TASK DETAILS: Where a record contains an image, leave the image out and print the rest exactly.

EXTRACTED RECORDS:
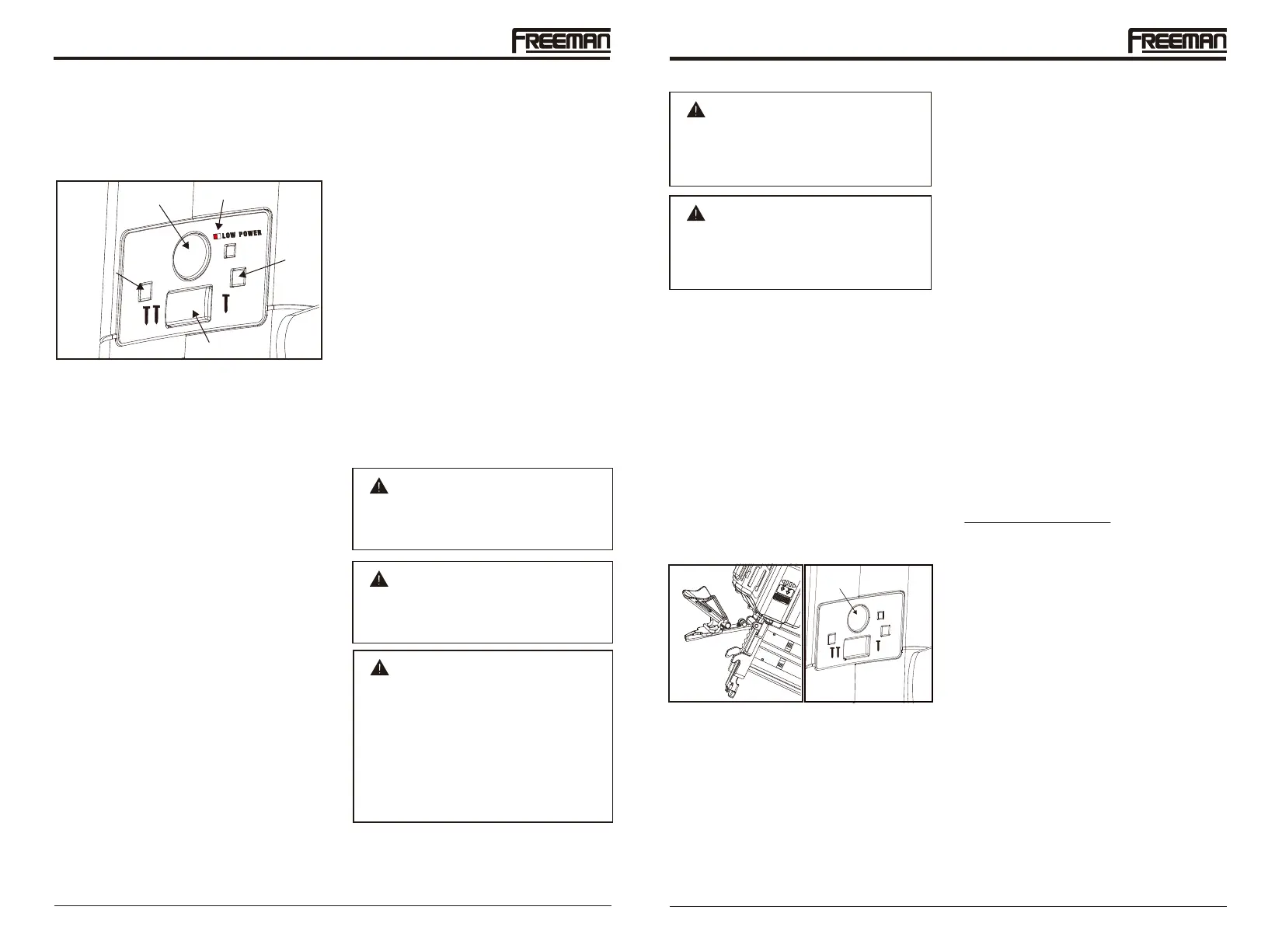 FREEMAN

LOW POWER

FREEMAN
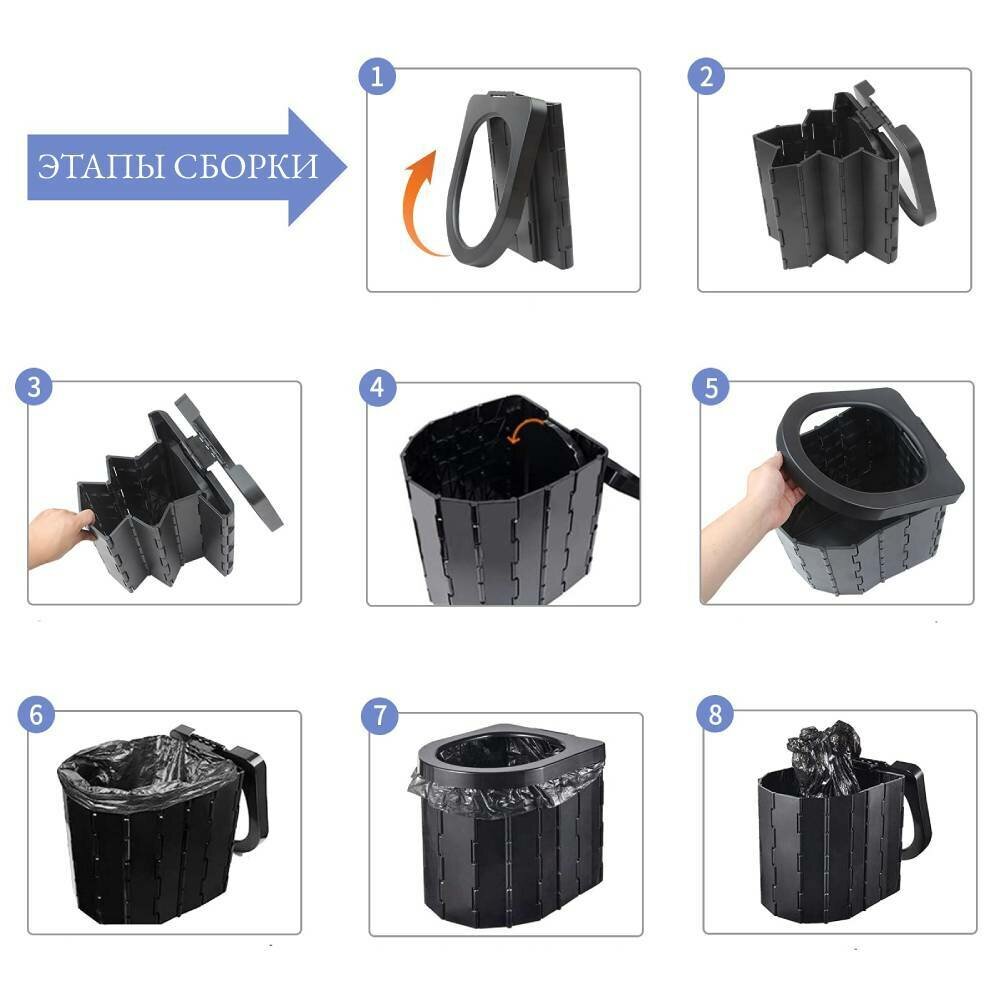 ЭТАПЫ СБОРКИ

1

2

3

4

5

6

7

8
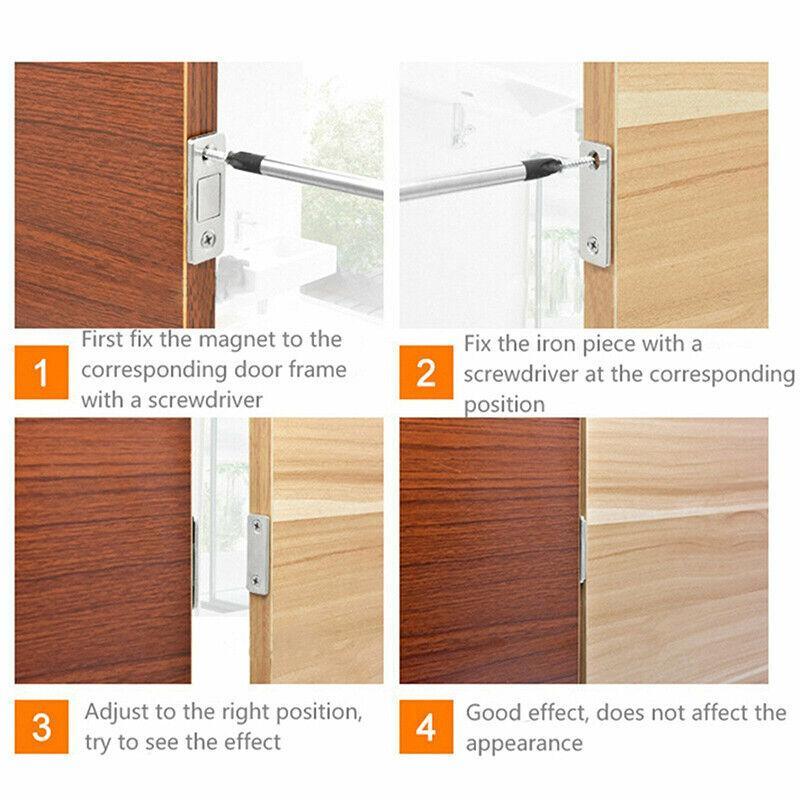 1
First fix the magnet to the corresponding door frame with a screwdriver

2
Fix the iron piece with a screwdriver at the corresponding position

3
Adjust to the right position, try to see the effect

4
Good effect, does not affect the appearance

SOLUTION TO THIS EXERCISE:
 FREEMAN

LOW POWER

FREEMAN
 ЭТАПЫ СБОРКИ

1

2

3

4

5

6

7

8
 1
First fix the magnet to the corresponding door frame with a screwdriver

2
Fix the iron piece with a screwdriver at the corresponding position

3
Adjust to the right position, try to see the effect

4
Good effect, does not affect the appearance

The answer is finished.